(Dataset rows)
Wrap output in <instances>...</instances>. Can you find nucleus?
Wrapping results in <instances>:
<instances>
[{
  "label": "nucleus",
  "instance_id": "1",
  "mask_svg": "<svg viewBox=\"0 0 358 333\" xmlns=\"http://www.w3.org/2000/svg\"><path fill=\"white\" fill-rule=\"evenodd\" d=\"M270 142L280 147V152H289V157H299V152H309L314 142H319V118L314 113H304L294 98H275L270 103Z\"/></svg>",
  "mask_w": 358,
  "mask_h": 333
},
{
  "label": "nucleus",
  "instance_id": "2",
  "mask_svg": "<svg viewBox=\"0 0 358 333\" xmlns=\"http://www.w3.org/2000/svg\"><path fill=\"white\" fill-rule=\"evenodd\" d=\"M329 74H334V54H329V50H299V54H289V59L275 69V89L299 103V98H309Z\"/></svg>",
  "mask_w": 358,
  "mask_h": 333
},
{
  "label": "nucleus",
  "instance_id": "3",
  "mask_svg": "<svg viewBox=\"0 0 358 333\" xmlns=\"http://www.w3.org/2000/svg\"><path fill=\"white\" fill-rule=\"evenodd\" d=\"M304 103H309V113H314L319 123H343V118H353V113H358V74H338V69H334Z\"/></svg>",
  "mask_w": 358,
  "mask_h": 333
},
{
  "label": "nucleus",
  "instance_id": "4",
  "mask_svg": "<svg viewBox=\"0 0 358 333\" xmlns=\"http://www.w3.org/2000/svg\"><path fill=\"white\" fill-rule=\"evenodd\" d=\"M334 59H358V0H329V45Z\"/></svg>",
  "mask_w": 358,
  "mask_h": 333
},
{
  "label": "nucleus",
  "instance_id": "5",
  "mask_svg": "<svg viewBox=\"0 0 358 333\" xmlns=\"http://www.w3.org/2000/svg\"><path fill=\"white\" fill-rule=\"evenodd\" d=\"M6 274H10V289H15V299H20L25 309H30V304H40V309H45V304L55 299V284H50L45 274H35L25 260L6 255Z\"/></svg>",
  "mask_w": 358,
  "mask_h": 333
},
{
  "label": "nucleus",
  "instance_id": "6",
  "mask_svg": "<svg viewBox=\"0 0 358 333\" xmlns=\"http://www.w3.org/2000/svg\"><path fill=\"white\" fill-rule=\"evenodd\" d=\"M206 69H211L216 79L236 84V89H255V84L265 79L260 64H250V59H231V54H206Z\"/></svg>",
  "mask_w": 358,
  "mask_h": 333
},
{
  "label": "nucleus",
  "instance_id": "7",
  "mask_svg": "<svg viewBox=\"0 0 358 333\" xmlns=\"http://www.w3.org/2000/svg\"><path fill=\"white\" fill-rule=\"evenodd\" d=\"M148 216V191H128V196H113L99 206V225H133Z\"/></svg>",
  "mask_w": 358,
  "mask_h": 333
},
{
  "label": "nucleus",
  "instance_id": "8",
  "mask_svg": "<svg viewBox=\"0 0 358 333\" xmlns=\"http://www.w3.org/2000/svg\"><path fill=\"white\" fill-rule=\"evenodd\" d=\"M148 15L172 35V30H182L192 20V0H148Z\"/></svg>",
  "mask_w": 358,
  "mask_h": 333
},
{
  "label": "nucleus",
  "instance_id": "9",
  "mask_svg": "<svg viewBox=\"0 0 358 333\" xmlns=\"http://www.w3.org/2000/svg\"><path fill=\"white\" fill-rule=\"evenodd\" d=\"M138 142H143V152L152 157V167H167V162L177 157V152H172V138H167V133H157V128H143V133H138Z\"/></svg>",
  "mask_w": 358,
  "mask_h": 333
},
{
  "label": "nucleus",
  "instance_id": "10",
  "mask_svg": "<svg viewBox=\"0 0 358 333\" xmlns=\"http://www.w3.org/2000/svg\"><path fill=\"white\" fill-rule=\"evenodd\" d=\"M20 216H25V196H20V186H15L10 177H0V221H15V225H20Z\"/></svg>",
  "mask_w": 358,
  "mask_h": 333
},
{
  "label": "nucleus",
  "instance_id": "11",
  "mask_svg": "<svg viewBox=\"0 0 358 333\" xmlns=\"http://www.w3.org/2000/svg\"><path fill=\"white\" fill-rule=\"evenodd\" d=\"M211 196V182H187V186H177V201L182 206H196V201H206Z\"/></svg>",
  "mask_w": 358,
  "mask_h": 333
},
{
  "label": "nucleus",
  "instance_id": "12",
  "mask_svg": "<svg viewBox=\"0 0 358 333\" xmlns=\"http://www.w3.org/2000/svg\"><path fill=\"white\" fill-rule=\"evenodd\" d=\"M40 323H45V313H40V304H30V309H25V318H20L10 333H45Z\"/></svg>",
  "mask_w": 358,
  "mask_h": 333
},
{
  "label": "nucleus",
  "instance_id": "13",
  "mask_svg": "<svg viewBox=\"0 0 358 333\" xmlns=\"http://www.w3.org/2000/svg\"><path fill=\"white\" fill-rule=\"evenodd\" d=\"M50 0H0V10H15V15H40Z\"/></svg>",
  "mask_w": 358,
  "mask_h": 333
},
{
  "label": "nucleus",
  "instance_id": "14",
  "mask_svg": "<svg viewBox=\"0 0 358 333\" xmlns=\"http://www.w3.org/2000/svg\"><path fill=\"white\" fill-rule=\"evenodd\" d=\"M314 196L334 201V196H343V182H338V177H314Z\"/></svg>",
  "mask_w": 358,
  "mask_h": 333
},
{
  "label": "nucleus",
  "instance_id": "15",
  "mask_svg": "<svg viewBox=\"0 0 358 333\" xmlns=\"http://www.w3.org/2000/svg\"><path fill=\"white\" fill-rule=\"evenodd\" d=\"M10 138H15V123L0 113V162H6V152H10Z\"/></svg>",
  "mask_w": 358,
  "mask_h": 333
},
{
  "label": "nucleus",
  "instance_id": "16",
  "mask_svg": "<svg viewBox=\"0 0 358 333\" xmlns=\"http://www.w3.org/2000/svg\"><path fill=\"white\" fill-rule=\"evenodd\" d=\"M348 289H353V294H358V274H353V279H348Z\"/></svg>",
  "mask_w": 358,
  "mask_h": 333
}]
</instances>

**Do this:** Collect every line of the listing above that contains the string "instances".

**Exercise response:**
Wrap output in <instances>...</instances>. Can you find nucleus?
Wrapping results in <instances>:
<instances>
</instances>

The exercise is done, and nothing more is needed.